→ Document segment:
10 of the greatest ancient and pagan holidays

The ancients had a cornucopia of holidays and festivities.
Key Takeaways
  • A great deal of modern holidays derived from Ancient Roman festivities.
  • The changes of the seasons was a popular time to hold reverence for local gods and goddesses.
  • Nearly every culture in the past had a unique holiday in which they celebrated, venerated and worshipped.

For as long as there has been humankind, there has been celebration. Whether it’s the changing of the seasons or worshipping of some deity or idea, we’ll always have a cause for revelry.

Here are 10 of the greatest ancient and pagan holidays.

Ave, Caesar! Io, Saturnalia!

Saturnalia

The winter solstice is a time to rejoice and stave away the eroding day. Our current crop of tradition is indebted to the great Roman festival of Saturnalia, a solstice celebration that’s dedicated to Saturn, god of time and agriculture. Christmas and a whole bunch of Christian themed traditions borrowed liberally from this pagan holiday.

Originally starting as a one day celebration in early December, this festival grew to be a riotous week-long affair. Social norms fell to the wayside and every Roman citizen from the greatest to the lowest lived in a sea of hedonistic excess. Masters would serve their slaves, momentary kings would be made to preside over the festivities. Gift giving, drinking and feasting was there a plenty.

Genrich Ippolitovich Semiradsky

Eleusinian Mysteries

Located less than 30 miles from Athens, Greece, Eleusis was home to a mystery cult. The road from Athens to the town was a great pilgrimage that many who lived during the Grecian period would take at least once in their lifetime.

→ Exercise requirements:
1 > Translate this sentence from the passage on ancient and pagan holidays into Spanish: "Located less than 30 miles from Athens, Greece, Eleusis was home to a mystery cult."
2 > Go on with the passage on ancient and pagan holidays, starting after its final sentence.

→ Data excerpt:
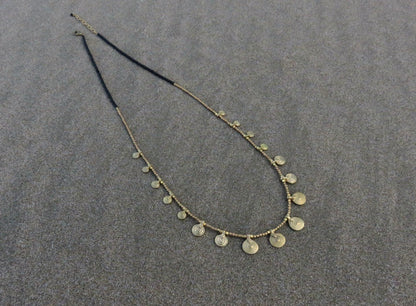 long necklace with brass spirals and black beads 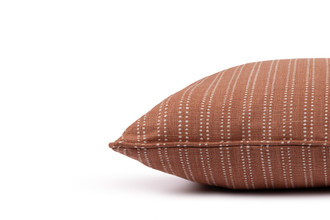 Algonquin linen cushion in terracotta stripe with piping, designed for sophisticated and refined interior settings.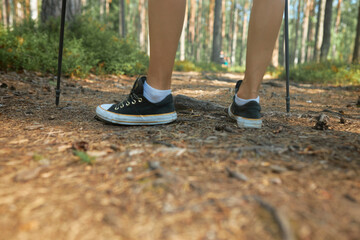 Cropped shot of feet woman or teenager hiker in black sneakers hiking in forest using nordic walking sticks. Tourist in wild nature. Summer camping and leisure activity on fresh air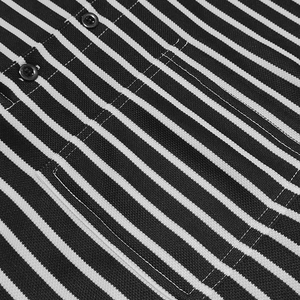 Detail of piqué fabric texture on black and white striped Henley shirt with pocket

→ Activity answers:
1 > Situada a menos de 30 millas de Atenas, Grecia, Eleusis albergaba un culto mistérico.

2 >
The rituals were centered around the harvest cycles and based on the Greek story of Demeter and her daughter Persephone who was carried to the underworld by Hades. Taking place in ancient Greece and suggested to be based off of Mycenaean traditions stretching back to 1,500 BCE, the Eleusinian Mysteries were a staple mystical and historical event. For over two thousand years, people flocked to Eleusis to take part in this secretive celebration. Many scholars now believe that this might have been centered around a psychedelic session. All men and women regardless of status journeyed to drink a substance called kykeon.

The temple that housed the mysteries was destroyed in 170 AD and then rebuilt by Marcus Aurelius. After the spread of Christianity, the rites fell of out favor with the masses before Alaric, King of the Goths would destroy and desecrate this once holy place in 396 AD.

Yule

Celtic and Norsemen of Northern Europe believed that the sun’s light was a wheel that changed and circulated the seasons. It is believed that the word for wheel, houl, would eventually lead to the holiday called Yule.

This mid-winter festival saw the men and women of the north lighting bonfires, telling tales and drinking sweet ale. Druids of the time began to light yule logs, as the Celts believed that the sun would stand still for 12 days of the year in the middle of winter. During this time it was thought that the log needed to be lit to conquer and banish evil spirits in the darkness.

Again, many of these Yule customs are still followed today as Christians throughout the years incorporated it into holidays like Christmas.

Book of the Dead

Wepet Renpet

New Years Day used to come a little bit early for the ancient Egyptians. This feast was an ever changing holiday as it was dependent on the inundation of the Nile River. Wepet Renpet celebrated the death and rebirth cycle of Osiris, as well as the rejuvenation of the Nile and fertile land surrounding it.

The holiday was most popular during the latter part of the Old Kingdom of Egypt, somewhere between 2,600 and 3,150 BCE. The cult of Osiris was also incredibly popular during this time.

Feast of Lupercalia by Andrea Camassei

Lupercalia

Lupercalia was a pagan festival held in Rome each year on February 15th. Many scholars believe that Valentine’s day is derived from this holiday, even though it’s named after a martyred Christian saint.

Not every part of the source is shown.